Lula se comprometeu a dar uma resposta rápida ao pleito dos índios. Designou o ministro da Justiça, Márcio Thomaz Bastos, para negociar com a Aracruz a fim de que impedir novas batalhas judiciais, como parece ser a intenção dos dirigentes da empresa, a julgar pelo artigo de seu diretor de sustentabilidade, Carlos Alberto Roxo, publicado domingo último (29) em "A Gazeta".
Trata-se de um texto recheado de inverdades, a começar pela informação de que as terras em litígio foram adquiridas de mais de 80 proprietários e, mais adiante, que a reserva indígena só foi criada em 1983, com doação de 1.700 hectares pela Aracruz. A verdade é que os Tupinikim estão nesse território há séculos. A história registra, inclusive, no século XIX, uma visita de d. Pedro II ao território, quando oficializou a posse da terra, ameaçada de invasão pelos madeireiros.

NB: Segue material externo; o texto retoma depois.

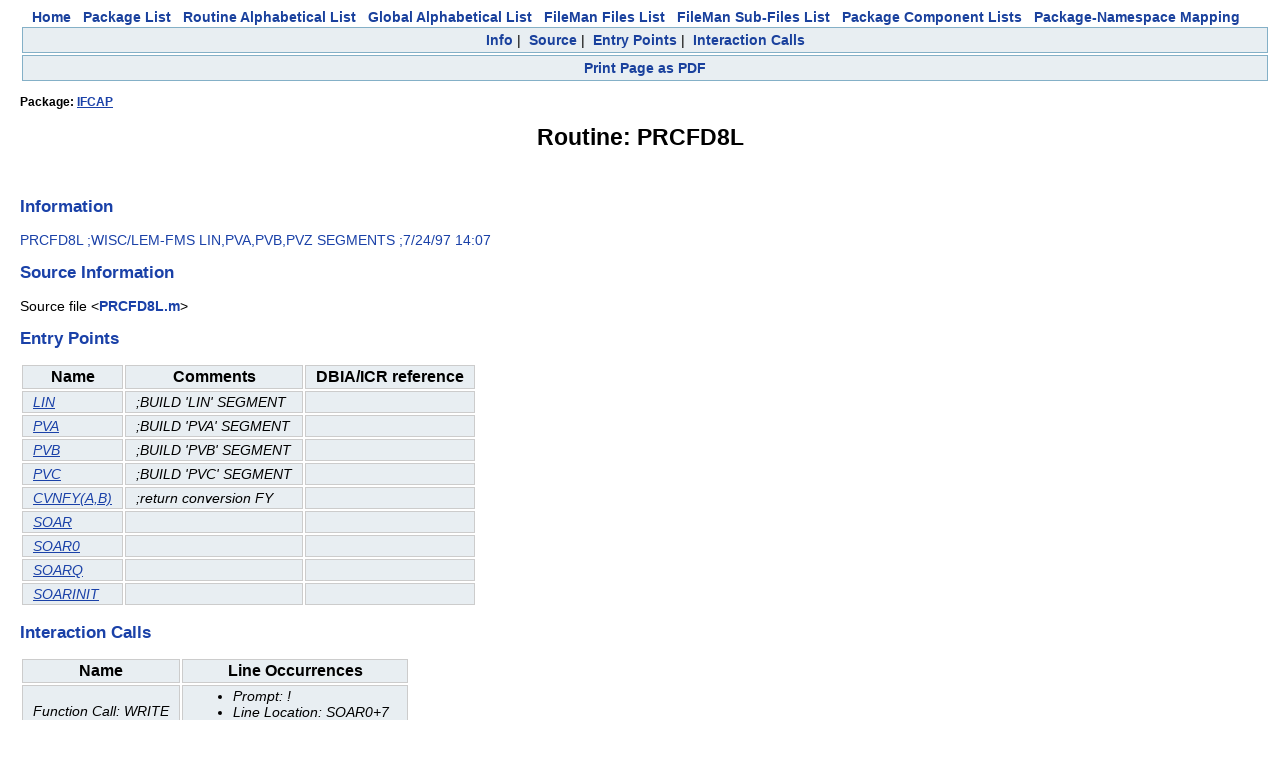

--- FILE ---
content_type: text/html
request_url: https://vivian.worldvista.org/dox/Routine_PRCFD8L.html
body_size: 1889
content:

<!DOCTYPE HTML PUBLIC "-//W3C//DTD HTML 4.0 Transitional//EN">
<html><head>
<meta http-equiv="Content-Type" content="text/html;charset=iso-8859-1">
<script src="https://ajax.googleapis.com/ajax/libs/jquery/1.9.1/jquery.min.js"></script>
<script src="https://ajax.googleapis.com/ajax/libs/jqueryui/1.11.0/jquery-ui.min.js"></script>
<link rel="stylesheet" href="https://ajax.googleapis.com/ajax/libs/jqueryui/1.11.0/themes/smoothness/jquery-ui.css">
<link rel="stylesheet" href="https://code.jquery.com/ui/1.11.0/themes/smoothness/jquery-ui.css">
<script type="text/javascript" src="https://cdnjs.cloudflare.com/ajax/libs/pdfmake/0.1.32/pdfmake.min.js"></script>
<script type="text/javascript" src="https://cdnjs.cloudflare.com/ajax/libs/pdfmake/0.1.32/vfs_fonts.js"></script>
<link href="DoxygenStyle.css" rel="stylesheet" type="text/css">

<img referrerpolicy="no-referrer-when-downgrade" src="https://static.scarf.sh/a.png?x-pxid=ce911fa0-dff5-4687-a120-f23e4c0b5a03" />

</head>

<body bgcolor="#ffffff">

<center>
<a href="index.html" class="qindex" id="home">Home</a>&nbsp;&nbsp;
<a href="packages.html" class="qindex" id="package_list">Package List</a>&nbsp;&nbsp;
<a href="routines.html" class="qindex" id="routine_list">Routine Alphabetical List</a>&nbsp;&nbsp;
<a href="globals.html" class="qindex" id="global_list">Global Alphabetical List</a>&nbsp;&nbsp;
<a href="filemanfiles.html" class="qindex" id="fileman_files_list">FileMan Files List</a>&nbsp;&nbsp;
<a href="filemansubfiles.html" class="qindex" id="fileman_subfiles_list">FileMan Sub-Files List</a>&nbsp;&nbsp;
<a href="PackageComponents.html" class="qindex" id="package_component_list">Package Component Lists</a>&nbsp;&nbsp;
<a href="Packages_Namespace_Mapping.html" class="qindex" id="package_namespace_mapping">
Package-Namespace Mapping</a>&nbsp;&nbsp;
<BR>
</center>
<script type="text/javascript" src="PDF_Script.js"></script>
<div class="qindex">
<a  class="qindex Info" href="#Info">Info</a>&nbsp;|&nbsp;
<a  class="qindex Source" href="#Source">Source</a>&nbsp;|&nbsp;
<a  class="qindex Entry" href="#Entry Points">Entry Points</a>&nbsp;|&nbsp;
<a  class="qindex Interaction" href="#Interaction Calls">Interaction Calls</a>
</div>
<div class="qindex">
<a onclick="startWritePDF(event)"                              class="qindex printPage" href="#Print">Print Page as PDF</a></div><div style="display:none;" id=pdfSelection>
<h3>Customize PDF page</h3>
<p>Select the objects that you wish to see in the downloaded PDF</p>
</div>
<script>initTitleList=['Info', 'Source', 'Entry Points', 'Interaction Calls']
 initTitleList.forEach(function(obj) {
   if (obj == "Doc") {return }
   $("#pdfSelection").append('<input class="headerVal" type="checkbox" val="'+obj+'" checked>'+obj+'</input>')
   $("#pdfSelection").append('<br/>')
 })
</script>
<title id="pageTitle">Routine: PRCFD8L</title>
<div class="_header">
<div class="headertitle">
<h4>Package: <a href="Package_IFCAP.html">IFCAP</a></h4>
<h1>Routine: PRCFD8L</h1>
</div>
</div>
<br/>
<div class=' sectionheader Info'><h2 align="left"><a name="Info">Information</a></h2>
<div><p><span class="information header">PRCFD8L ;WISC/LEM-FMS LIN,PVA,PVB,PVZ SEGMENTS ;7/24/97  14:07
</span></p>
</div></div>
<div class=' sectionheader Source'><h2 align="left"><a name="Source">Source Information</a></h2>
<div class="source"><p><span class="sourcefile">Source file &lt;<a class="el" href="Routine_PRCFD8L_source.html">PRCFD8L.m</a>&gt;</span></p></div>
</div>
<div class=' sectionheader Entry'><h2 align="left"><a name="Entry Points">Entry Points</a></h2>
<div><table>
<tr class="entrypoint" >
<th class="IndexKey">Name</th>
<th class="IndexKey">Comments</th>
<th class="IndexKey">DBIA/ICR reference</th>
</tr>
<tr class="entrypoint" >
<td class="IndexValue"><a href='../dox/Routine_PRCFD8L_source.html#LIN'>LIN</a></td>
<td class="IndexValue">;BUILD 'LIN' SEGMENT
<br/></td>
<td class="IndexValue"></td>
</tr>
<tr class="entrypoint" >
<td class="IndexValue"><a href='../dox/Routine_PRCFD8L_source.html#PVA'>PVA</a></td>
<td class="IndexValue">;BUILD 'PVA' SEGMENT
<br/></td>
<td class="IndexValue"></td>
</tr>
<tr class="entrypoint" >
<td class="IndexValue"><a href='../dox/Routine_PRCFD8L_source.html#PVB'>PVB</a></td>
<td class="IndexValue">;BUILD 'PVB' SEGMENT
<br/></td>
<td class="IndexValue"></td>
</tr>
<tr class="entrypoint" >
<td class="IndexValue"><a href='../dox/Routine_PRCFD8L_source.html#PVC'>PVC</a></td>
<td class="IndexValue">;BUILD 'PVC' SEGMENT
<br/></td>
<td class="IndexValue"></td>
</tr>
<tr class="entrypoint" >
<td class="IndexValue"><a href='../dox/Routine_PRCFD8L_source.html#CVNFY'>CVNFY(A,B)</a></td>
<td class="IndexValue">;return conversion FY
<br/></td>
<td class="IndexValue"></td>
</tr>
<tr class="entrypoint" >
<td class="IndexValue"><a href='../dox/Routine_PRCFD8L_source.html#SOAR'>SOAR</a></td>
<td class="IndexValue"></td>
<td class="IndexValue"></td>
</tr>
<tr class="entrypoint" >
<td class="IndexValue"><a href='../dox/Routine_PRCFD8L_source.html#SOAR0'>SOAR0</a></td>
<td class="IndexValue"></td>
<td class="IndexValue"></td>
</tr>
<tr class="entrypoint" >
<td class="IndexValue"><a href='../dox/Routine_PRCFD8L_source.html#SOARQ'>SOARQ</a></td>
<td class="IndexValue"></td>
<td class="IndexValue"></td>
</tr>
<tr class="entrypoint" >
<td class="IndexValue"><a href='../dox/Routine_PRCFD8L_source.html#SOARINIT'>SOARINIT</a></td>
<td class="IndexValue"></td>
<td class="IndexValue"></td>
</tr>
</table></div></div>
</div>
<div class=' sectionheader Interaction'><h2 align="left"><a name="Interaction Calls">Interaction Calls</a></h2>
<div><table>
<tr class="interactioncalls" >
<th class="IndexKey">Name</th>
<th class="IndexKey">Line Occurrences</th>
</tr>
<tr class="interactioncalls" >
<td class="IndexValue">Function Call: WRITE</td>
<td class="IndexValue"><ul><li>Prompt: !
</li><li>Line Location: SOAR0+7</li></ul></td>
</tr>
<tr class="interactioncalls" >
<td class="IndexValue">Function Call: WRITE</td>
<td class="IndexValue"><ul><li>Prompt: !!</li><li>Line Location: SOAR0+17</li></ul></td>
</tr>
</table></div></div>
</div>
<div class="qindex">
<a  class="qindex Info" href="#Info">Info</a>&nbsp;|&nbsp;
<a  class="qindex Source" href="#Source">Source</a>&nbsp;|&nbsp;
<a  class="qindex Entry" href="#Entry Points">Entry Points</a>&nbsp;|&nbsp;
<a  class="qindex Interaction" href="#Interaction Calls">Interaction Calls</a>
</div>

<center>
<br/>
<br/>
<br/>
<br/>
<div id="footer">&#xa9;2011-2020 Open Source Electronic Health Record Alliance<br />&#xa9;2020-present WorldVistA<br />This work is licensed under a&nbsp;<a href="https://creativecommons.org/licenses/by/3.0/">Creative Commons Attribution 3.0 Unported License</a> <a href="https://creativecommons.org/licenses/by/3.0/"><img alt="Creative Commons License" style="border-width:0" src="https://i.creativecommons.org/l/by/3.0/88x31.png" /></a></div>
</center>
</body>
</html>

Na passagem do imperador pelo Espírito Santo foram demarcados cerca de 40 mil hectares como território indígena. A maior parte das terras ocupadas hoje pela Aracruz, tanto em Aracruz como em São Mateus e Conceição da Barra, pertencia aos índios e aos quilombolas.
Foram cedidos à empresa exatamente por constituírem territórios étnicos, sem estarem, portanto, devidamente legalizados sob a ótica da lei de terras do Estado. Sob o falacioso argumento da inexistência dos índios, os governos da época, que eram ditatoriais, transferiram o território para a Aracruz.
Além desses dois territórios, de extensão superior aos 100 mil hectares, a Aracruz também adquiriu terras de terceiros, muitas das quais na periferia dos territórios indígenas e quilombolas. Essas terras de periferia foram usadas para legalizar terras indígenas e quilombolas. Analisando-se os preços pagos à época, facilmente se constatará seu aviltamento.
O governo federal tem agora a oportunidade de passar a limpo toda essa história. Para os índios, o presidente da República demonstrou sensibilidade e interesse em dar fim a esse domínio da Aracruz sobre uma enorme extensão territorial do Estado, como se fosse ela a dona do Estado.
É aguardar e torcer para que a justiça se faça sem sangue e novos sacrifícios.